- [EXCERPT PROVIDED]
>> Begin
An American architect and sculptor, Maya Lin was born in 1959 in Athens, Ohio, in a family of Chinese immigrants. Both of her parents were artistic individuals: her mother was a poet, and her father was a ceramist (Advameg). Thus, it is not surprising that Lin developed a sense of aesthetics and interest in creative and intellectual endeavors early in childhood. After school, Lin studied architecture at Yale University and commenced one of her most famous projects, the Vietnam Veterans’ Memorial design, even before graduating from it (Advameg). This work was meant to depict the tragedy of war by listing the names of all soldiers who died and went missing in Vietnam during the war on two black granite walls.

Regardless of the simplicity and the humanistic message of that architecture piece, it was highly criticized by some members of the Vietnam Veterans Memorial Fund who wanted to make the monument more patriotic and tried to change the design multiple times. As Lin noted, during the negotiation period, the fund kept her uninformed about the planned alterations (Horowitz). She also stated that their approach was primarily due to differences in age, gender, and ethnicity (Horowitz). This situation demonstrates that, as a young woman, she was not accepted seriously and was exposed to tremendous pressure that made Lin compromise her integrity as an artist.
>> End
- [PROVIDED DATA]
>> Begin
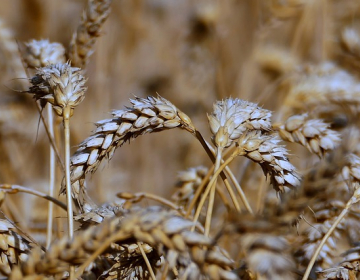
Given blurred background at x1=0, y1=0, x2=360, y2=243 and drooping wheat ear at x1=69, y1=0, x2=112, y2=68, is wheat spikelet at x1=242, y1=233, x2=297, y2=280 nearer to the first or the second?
>> End
- [JOBS]
(a) Recast the paragraph of the Maya Lin text that begins "Regardless of the simplicity" as a short bulleted list that keeps its main facts.
(b) In the Maya Lin text, what differences did Lin name as the main reason for the fund's approach? List them all.
(c) Please carry on the Maya Lin text after its final sentence.

- [ANSWERS BY TASK]
(a)
- Despite the memorial's simplicity and humanistic message, some members of the Vietnam Veterans Memorial Fund criticized it heavily.
- They wanted a more patriotic monument and tried to change the design multiple times.
- Lin said the fund kept her uninformed about planned alterations during negotiations.
- She attributed their approach mainly to differences in age, gender, and ethnicity.
- The episode shows that, as a young woman, she was not taken seriously and was pressured to compromise her artistic integrity.

(b)
- Age
- Gender
- Ethnicity

(c)
Zaha Hadid

A famous architect, Zaha Hadid, was born in Iraq in 1950. She was brought up in a multicultural context as her father was a leader of a liberal party and, throughout her childhood, she attended schools that favored diversity (Advameg). It is clear that when Hadid’s family moved to England, her ethnic and cultural background became her distinctive feature. Notably, a visit to ancient Sumerian cities located in southern Iraq during childhood became a major source of inspiration for her later on (Advameg). At the same time, her style in architecture was unlike others. Her designs were unique and frequently were called either “as impractical or as too radical” (Advameg). Due to the unconventionality of her projects, Hadid experienced a period of long rejection.

Hadid also noted that she encountered misogynist attitudes in London and was denied participation in big projects because it was believed that a female architect could not handle them (Thorpe). In the times when Hadid just started her career the situation with gender inequality in the architecture, the industry was even more severe than now as the women’s rights movement only began to gather momentum in the 1970s. However, Hadid’s passion, toughness, and determination defined her future success as a world-class architect.

Works Cited

Advameg. “” Encyclopedia of World Biography. Web.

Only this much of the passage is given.